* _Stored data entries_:
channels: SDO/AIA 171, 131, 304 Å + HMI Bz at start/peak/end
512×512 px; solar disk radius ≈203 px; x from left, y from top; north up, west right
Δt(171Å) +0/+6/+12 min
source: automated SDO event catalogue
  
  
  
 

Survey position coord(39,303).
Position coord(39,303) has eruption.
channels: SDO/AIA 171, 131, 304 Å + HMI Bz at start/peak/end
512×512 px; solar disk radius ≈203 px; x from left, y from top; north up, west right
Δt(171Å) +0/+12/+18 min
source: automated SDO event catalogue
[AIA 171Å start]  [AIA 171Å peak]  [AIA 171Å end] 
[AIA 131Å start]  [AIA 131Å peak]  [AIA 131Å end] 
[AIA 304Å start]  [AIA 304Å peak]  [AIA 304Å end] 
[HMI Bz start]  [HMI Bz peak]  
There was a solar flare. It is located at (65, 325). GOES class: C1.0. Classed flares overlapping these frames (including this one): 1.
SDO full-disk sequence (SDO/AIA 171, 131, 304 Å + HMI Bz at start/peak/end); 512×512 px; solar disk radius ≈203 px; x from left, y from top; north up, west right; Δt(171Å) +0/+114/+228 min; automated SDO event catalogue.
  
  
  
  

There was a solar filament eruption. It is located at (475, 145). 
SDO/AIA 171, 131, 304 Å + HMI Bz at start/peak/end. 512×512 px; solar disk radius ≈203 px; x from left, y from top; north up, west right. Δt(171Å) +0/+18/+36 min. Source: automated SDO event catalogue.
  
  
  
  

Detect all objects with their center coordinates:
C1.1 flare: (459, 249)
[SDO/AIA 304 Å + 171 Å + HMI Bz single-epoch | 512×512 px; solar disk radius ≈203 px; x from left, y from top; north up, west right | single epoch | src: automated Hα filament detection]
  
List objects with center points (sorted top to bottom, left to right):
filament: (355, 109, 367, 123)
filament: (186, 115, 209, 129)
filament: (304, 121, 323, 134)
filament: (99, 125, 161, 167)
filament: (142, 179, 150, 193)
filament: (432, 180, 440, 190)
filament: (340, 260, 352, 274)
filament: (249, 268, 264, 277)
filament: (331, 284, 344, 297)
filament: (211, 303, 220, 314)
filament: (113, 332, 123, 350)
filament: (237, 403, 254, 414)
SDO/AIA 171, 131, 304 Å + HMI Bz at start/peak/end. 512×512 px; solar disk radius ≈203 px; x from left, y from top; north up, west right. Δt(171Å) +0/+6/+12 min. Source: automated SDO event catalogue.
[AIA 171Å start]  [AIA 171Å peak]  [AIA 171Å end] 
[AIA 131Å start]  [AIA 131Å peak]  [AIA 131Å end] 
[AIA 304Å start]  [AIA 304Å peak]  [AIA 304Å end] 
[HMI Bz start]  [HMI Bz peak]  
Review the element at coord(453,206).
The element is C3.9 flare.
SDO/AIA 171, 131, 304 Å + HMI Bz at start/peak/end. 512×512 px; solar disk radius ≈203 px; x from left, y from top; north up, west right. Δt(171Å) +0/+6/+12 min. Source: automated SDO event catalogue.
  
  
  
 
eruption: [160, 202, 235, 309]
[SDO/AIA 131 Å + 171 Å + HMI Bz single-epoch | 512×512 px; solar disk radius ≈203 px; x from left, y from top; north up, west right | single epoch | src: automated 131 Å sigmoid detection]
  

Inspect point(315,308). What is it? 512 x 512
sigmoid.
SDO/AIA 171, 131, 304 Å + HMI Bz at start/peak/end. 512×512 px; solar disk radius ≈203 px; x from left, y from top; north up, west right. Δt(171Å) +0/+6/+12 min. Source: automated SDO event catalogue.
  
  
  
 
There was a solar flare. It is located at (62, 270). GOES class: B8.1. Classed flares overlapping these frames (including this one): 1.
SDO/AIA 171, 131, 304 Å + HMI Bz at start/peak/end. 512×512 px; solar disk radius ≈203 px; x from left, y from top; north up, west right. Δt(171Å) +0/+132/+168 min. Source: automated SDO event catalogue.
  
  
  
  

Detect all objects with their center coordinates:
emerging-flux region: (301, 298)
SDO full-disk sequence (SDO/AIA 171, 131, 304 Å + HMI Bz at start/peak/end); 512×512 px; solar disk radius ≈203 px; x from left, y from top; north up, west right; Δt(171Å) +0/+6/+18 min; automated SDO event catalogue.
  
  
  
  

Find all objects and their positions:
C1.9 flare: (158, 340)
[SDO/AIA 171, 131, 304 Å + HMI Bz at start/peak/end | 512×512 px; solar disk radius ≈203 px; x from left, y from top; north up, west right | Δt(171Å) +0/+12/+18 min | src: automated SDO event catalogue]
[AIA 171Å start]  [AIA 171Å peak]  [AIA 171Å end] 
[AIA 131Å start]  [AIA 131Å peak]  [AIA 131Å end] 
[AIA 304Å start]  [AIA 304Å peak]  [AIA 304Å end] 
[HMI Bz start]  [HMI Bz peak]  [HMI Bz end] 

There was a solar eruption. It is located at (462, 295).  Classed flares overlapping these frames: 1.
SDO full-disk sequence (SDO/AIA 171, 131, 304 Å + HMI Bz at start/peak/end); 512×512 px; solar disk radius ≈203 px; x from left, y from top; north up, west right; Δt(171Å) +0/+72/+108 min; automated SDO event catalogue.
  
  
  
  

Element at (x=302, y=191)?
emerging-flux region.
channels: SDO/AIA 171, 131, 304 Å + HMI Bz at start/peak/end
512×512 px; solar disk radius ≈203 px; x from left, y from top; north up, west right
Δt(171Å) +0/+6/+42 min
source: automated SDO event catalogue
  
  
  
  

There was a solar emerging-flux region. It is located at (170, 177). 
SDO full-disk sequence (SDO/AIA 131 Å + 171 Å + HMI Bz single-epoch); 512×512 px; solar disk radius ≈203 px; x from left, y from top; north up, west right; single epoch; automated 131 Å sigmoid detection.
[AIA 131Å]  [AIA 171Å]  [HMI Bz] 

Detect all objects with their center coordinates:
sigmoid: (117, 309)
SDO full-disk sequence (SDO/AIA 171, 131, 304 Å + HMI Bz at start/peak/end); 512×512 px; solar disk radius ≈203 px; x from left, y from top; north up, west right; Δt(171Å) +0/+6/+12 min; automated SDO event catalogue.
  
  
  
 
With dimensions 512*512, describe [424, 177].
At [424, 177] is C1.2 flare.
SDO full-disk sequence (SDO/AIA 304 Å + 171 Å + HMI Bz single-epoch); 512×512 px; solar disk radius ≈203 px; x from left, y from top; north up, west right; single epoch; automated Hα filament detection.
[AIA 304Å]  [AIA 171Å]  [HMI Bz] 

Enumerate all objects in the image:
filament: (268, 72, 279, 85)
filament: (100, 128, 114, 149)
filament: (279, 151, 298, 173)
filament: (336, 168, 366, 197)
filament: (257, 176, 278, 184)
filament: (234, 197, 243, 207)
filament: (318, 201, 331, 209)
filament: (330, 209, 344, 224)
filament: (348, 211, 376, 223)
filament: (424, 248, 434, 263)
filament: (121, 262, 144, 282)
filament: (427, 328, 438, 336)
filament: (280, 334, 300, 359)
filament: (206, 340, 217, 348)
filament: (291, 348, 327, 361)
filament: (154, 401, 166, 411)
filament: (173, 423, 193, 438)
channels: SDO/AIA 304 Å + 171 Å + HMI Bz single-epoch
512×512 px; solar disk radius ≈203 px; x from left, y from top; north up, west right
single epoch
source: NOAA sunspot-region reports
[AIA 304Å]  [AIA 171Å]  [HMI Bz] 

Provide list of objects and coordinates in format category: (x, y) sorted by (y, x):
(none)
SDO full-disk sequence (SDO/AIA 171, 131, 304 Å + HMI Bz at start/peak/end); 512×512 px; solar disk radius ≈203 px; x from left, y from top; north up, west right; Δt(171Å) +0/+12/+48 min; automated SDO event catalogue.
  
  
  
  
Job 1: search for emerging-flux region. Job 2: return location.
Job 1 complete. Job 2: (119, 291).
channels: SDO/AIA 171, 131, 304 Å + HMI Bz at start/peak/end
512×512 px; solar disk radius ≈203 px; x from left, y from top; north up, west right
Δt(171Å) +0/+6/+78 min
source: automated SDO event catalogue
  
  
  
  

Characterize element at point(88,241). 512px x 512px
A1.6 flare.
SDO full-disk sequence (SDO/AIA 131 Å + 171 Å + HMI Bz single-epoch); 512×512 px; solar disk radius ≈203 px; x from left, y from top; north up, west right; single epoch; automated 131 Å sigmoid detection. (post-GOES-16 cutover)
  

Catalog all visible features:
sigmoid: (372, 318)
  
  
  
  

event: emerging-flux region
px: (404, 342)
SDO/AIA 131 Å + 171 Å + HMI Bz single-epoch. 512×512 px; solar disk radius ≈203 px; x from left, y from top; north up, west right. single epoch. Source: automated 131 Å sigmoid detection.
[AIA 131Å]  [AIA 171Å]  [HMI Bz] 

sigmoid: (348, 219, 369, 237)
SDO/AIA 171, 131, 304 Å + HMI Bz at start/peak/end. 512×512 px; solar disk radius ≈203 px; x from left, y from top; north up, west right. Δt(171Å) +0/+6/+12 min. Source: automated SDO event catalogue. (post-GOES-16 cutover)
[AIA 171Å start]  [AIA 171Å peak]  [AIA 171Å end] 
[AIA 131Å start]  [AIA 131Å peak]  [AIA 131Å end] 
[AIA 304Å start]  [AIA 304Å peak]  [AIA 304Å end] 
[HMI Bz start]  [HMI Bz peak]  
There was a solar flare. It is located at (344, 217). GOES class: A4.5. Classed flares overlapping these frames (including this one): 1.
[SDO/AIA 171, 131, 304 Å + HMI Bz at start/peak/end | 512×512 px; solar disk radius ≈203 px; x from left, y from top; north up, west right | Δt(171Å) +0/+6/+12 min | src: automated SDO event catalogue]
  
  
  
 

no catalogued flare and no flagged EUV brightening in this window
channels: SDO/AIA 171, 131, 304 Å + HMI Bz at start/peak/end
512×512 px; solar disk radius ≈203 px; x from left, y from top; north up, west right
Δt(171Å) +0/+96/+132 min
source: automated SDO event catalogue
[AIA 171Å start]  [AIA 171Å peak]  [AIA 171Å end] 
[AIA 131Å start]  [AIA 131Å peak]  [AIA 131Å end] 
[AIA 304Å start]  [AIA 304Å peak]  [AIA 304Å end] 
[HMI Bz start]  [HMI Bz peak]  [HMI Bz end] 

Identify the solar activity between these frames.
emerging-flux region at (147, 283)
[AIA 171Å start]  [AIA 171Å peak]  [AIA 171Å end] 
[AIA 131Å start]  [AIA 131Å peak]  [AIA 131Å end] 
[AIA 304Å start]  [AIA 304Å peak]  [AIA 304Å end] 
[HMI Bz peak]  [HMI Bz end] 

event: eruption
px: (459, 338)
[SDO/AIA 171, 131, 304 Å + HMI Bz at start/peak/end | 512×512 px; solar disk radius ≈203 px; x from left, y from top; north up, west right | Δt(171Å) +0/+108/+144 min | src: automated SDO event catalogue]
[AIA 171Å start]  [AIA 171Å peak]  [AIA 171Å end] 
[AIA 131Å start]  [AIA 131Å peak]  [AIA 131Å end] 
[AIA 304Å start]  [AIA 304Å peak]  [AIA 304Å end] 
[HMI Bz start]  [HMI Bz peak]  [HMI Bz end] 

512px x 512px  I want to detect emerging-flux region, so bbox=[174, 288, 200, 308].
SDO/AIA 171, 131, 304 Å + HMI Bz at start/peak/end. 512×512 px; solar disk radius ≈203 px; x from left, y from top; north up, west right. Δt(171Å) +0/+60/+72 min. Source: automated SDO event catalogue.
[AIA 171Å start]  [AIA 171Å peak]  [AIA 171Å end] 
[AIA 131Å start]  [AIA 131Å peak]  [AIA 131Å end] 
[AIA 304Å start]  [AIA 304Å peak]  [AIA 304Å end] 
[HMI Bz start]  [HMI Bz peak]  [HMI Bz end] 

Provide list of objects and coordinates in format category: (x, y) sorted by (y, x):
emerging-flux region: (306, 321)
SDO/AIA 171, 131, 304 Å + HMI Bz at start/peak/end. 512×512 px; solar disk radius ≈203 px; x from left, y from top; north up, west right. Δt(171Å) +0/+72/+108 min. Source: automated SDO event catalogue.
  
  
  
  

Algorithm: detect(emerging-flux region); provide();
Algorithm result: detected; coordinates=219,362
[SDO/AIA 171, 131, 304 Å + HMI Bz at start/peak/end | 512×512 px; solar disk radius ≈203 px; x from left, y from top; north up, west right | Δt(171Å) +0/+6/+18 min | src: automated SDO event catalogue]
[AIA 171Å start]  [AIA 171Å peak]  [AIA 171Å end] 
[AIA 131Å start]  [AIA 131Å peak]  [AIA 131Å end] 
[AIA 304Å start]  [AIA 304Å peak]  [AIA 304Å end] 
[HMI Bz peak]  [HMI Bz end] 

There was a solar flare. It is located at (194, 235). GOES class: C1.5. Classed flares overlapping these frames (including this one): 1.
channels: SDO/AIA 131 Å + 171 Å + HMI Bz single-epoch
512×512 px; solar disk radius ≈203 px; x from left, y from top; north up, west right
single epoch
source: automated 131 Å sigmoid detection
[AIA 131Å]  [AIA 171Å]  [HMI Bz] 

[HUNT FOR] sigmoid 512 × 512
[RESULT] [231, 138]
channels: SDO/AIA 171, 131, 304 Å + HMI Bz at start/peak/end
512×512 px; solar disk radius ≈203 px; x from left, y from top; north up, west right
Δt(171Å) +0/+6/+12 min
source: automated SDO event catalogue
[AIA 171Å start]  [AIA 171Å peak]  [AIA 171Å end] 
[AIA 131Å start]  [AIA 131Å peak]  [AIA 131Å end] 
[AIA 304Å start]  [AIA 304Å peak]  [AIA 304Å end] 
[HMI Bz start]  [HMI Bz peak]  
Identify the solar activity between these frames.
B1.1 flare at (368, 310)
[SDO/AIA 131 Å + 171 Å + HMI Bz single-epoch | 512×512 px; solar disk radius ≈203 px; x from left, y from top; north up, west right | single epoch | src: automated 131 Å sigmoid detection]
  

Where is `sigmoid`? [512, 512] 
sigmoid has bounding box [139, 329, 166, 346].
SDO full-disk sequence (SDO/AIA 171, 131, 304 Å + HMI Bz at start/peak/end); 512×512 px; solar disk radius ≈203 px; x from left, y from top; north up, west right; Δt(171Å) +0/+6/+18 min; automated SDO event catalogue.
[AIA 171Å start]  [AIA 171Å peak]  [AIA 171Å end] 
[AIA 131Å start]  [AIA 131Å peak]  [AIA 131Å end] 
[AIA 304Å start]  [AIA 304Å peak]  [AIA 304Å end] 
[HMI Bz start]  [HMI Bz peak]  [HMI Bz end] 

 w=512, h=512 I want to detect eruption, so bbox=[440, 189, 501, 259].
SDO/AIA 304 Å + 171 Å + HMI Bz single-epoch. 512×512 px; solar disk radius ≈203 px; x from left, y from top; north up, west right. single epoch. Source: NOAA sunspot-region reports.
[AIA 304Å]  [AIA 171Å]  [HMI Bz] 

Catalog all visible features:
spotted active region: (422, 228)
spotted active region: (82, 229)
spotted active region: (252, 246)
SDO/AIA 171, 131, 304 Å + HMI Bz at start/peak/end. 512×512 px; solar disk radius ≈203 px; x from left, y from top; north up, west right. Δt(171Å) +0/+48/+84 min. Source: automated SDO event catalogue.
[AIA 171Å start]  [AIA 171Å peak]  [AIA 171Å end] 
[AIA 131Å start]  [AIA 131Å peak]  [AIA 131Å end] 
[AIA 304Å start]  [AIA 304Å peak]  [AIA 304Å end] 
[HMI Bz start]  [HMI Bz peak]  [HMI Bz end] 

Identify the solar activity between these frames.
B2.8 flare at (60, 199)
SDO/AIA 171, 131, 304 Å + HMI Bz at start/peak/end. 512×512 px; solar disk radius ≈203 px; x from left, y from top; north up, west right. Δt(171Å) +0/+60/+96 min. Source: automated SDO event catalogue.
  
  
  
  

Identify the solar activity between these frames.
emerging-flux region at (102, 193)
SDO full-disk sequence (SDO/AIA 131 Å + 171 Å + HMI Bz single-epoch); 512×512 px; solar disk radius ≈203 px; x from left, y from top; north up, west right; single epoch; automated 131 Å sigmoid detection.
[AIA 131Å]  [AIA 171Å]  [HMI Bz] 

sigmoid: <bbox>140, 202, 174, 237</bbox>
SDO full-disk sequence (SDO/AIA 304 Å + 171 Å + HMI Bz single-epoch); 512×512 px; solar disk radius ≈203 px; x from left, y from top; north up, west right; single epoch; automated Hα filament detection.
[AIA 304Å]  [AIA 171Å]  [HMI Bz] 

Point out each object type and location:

* _TRY IT_: Where the string "flares" appears in a line of the entries above, return that line.

* _RESULT_:
There was a solar flare. It is located at (65, 325). GOES class: C1.0. Classed flares overlapping these frames (including this one): 1.
There was a solar flare. It is located at (62, 270). GOES class: B8.1. Classed flares overlapping these frames (including this one): 1.
There was a solar eruption. It is located at (462, 295).  Classed flares overlapping these frames: 1.
There was a solar flare. It is located at (344, 217). GOES class: A4.5. Classed flares overlapping these frames (including this one): 1.
There was a solar flare. It is located at (194, 235). GOES class: C1.5. Classed flares overlapping these frames (including this one): 1.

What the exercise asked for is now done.